For each entry, repeat the text exactly and omit any picture it holds.

**DATA SUPPLIED**
----------

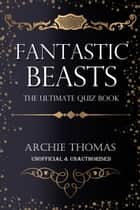 Fantastic Beasts - The Ultimate Quiz Book - 400 Questions and Answers ebook by Archie Thomas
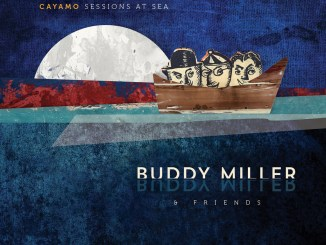 Buddy Miller and Friends Cayamo Sessions at Sea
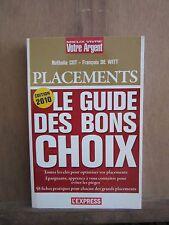 Nathalie Cot,François De Witt:PLACEMENTS;Le livre des bons choix/Edition 2010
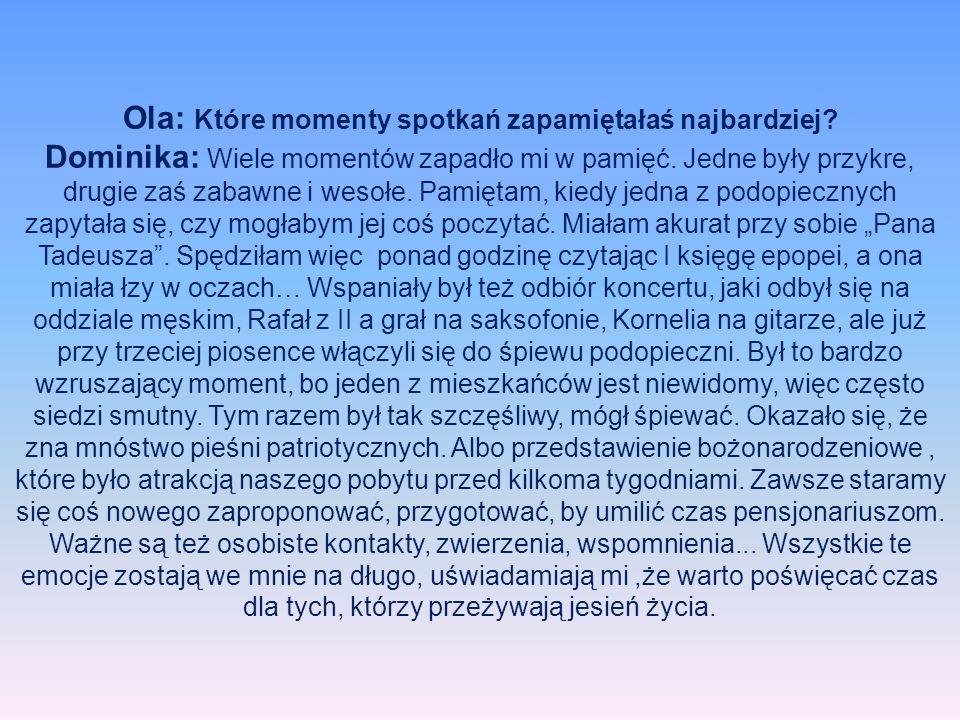 Ola: Które momenty spotkań zapamiętałaś najbardziej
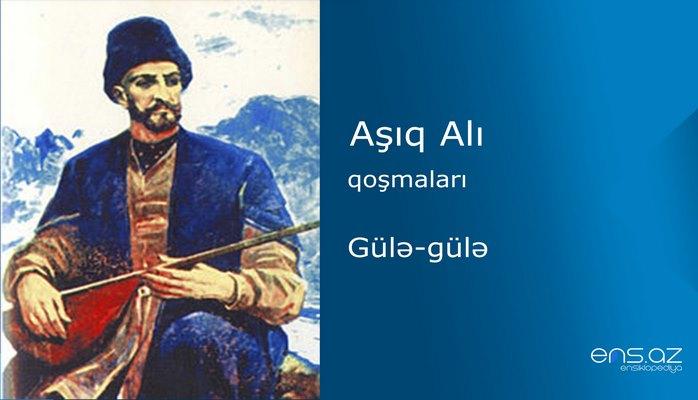 Aşıq Alı - Gülə-gülə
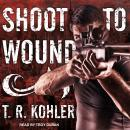 Shoot to Wound Audiobook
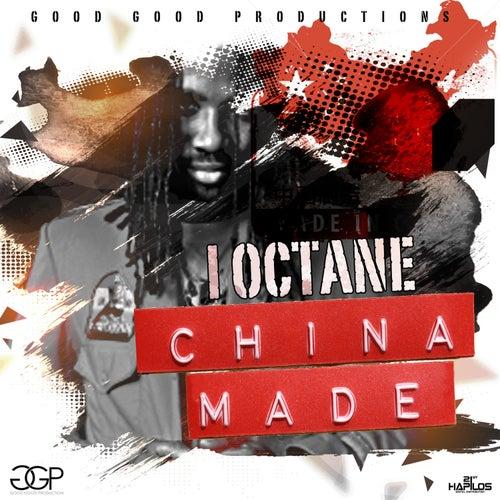China Made - Single by I-Octane
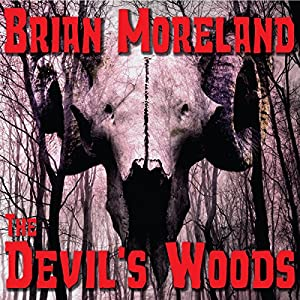 The Devil's Woods | [Brian Moreland]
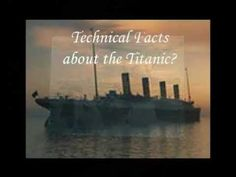 Technical Facts About Titanic - In this video we will look at some of the technical aspects of the Titanic. To Receive Access to all the Titanic Video Series and Updates, visit Rhapsodytours.net and subscribe for your Titanic Videos Series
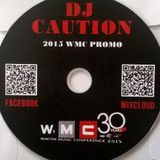 DJ CAUTION 2015 WMC PROMO MIX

----------

**WRITTEN ANSWER**
 Fantastic Beasts - The Ultimate Quiz Book - 400 Questions and Answers ebook by Archie Thomas
 Buddy Miller and Friends Cayamo Sessions at Sea
 Nathalie Cot,François De Witt:PLACEMENTS;Le livre des bons choix/Edition 2010
 Ola: Które momenty spotkań zapamiętałaś najbardziej
 Aşıq Alı - Gülə-gülə
 Shoot to Wound Audiobook
China Made - Single by I-Octane
 The Devil's Woods | [Brian Moreland]
 Technical Facts About Titanic - In this video we will look at some of the technical aspects of the Titanic. To Receive Access to all the Titanic Video Series and Updates, visit Rhapsodytours.net and subscribe for your Titanic Videos Series
 DJ CAUTION 2015 WMC PROMO MIX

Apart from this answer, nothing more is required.